## Requirement A
In the passage on gardening for children, what is Deb Matthews Hensley's profession?
## Requirement B
List every garden task that the passage on gardening for children says children can learn.
## Requirement C
Continue the article on gardening for children from its last sentence, keeping its tone and subject.

## Selected passage
§ §
Updated on November 5, 2012
Our little boy just plucked the carrot from the garden and is so proud of it.
Our little boy just plucked the carrot from the garden and is so proud of it. | Source

Gardening for Children

Getting a child interested in the gardening can be very useful for their learning experience about the nature, botanical science and the environment. They learn about the growth process, responsibilities, and the satisfaction of success after seeing the fruit of their hard labour As according to Deb Matthews Hensley, an early childhood consultant, "As children observe, reflect, record, and share nature's patterns and rhythms, they are participating in a process that promotes scientific and ecological awareness, problem solving, and creativity"

Children can learn various tasks in the garden that involves watering the plants, plucking weeds, harvesting, filling the pots with mud, digging, sowing seeds, planting, picking leaves from the garden. With plucking weeds, they will learn about competition here. Involve your kid in removing weeds when they are still small. They will love to pluck them away. Finally, let your child pick the harvested result. Let them carry their own basket and collect the harvested plant in it as it definitely adds more interest to the work.
§ §
## Stored data
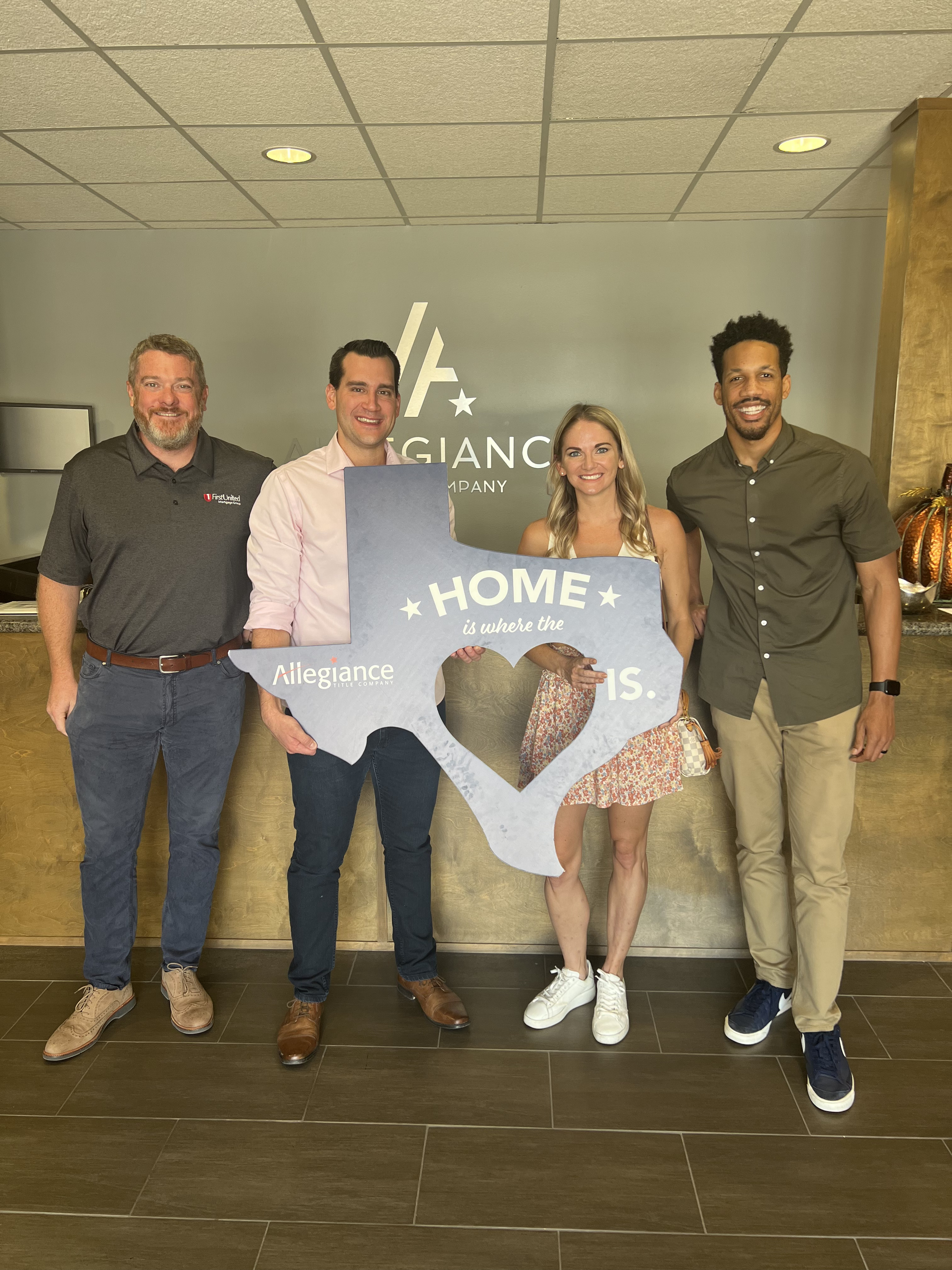 DFW family celebrating closing day on their new property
§ §
## Expected output A
She is an early childhood consultant.

## Expected output B
- Watering the plants
- Plucking weeds
- Harvesting
- Filling the pots with mud
- Digging
- Sowing seeds
- Planting
- Picking leaves from the garden

## Expected output C
Fortunately, children of any age other than babies can easily participate in gardening process, except that younger ones need constant supervision and guidance whereas older children can do various activities, such as pruning and mulching, without much direction.

Benefits of involving children in gardening

Involving kids in gardening has various benefits:

1. It will keep your child away from staying indoors doing passive activities, such as playing computer games, which have become major concern for parents recently. A child interested in gardening will remain outdoors in natural environment, will get fresh oxygen/air, will get natural sun and a child's eyes will remain healthy from seeing natural green plants.

2. The main aid is that they will eat them if they grow them. My son eats all the vegetables and fruits we have grown without me struggling for him to eat them. That is a big bonus in my view!

3. They will embrace a more active lifestyle and will learn about health and nutrition from the early age which will help them remain healthy in their whole life. Some researches have shown that children who spend more time outdoors have decreased chance of developing various developmental health issues such as ADHD.

4. They will learn to practice patience as they will wait for their plants to give the fruits and vegetables that they have planted.

5. Congratulation! You have helped your child to chose the best outdoor hobby for lifelong!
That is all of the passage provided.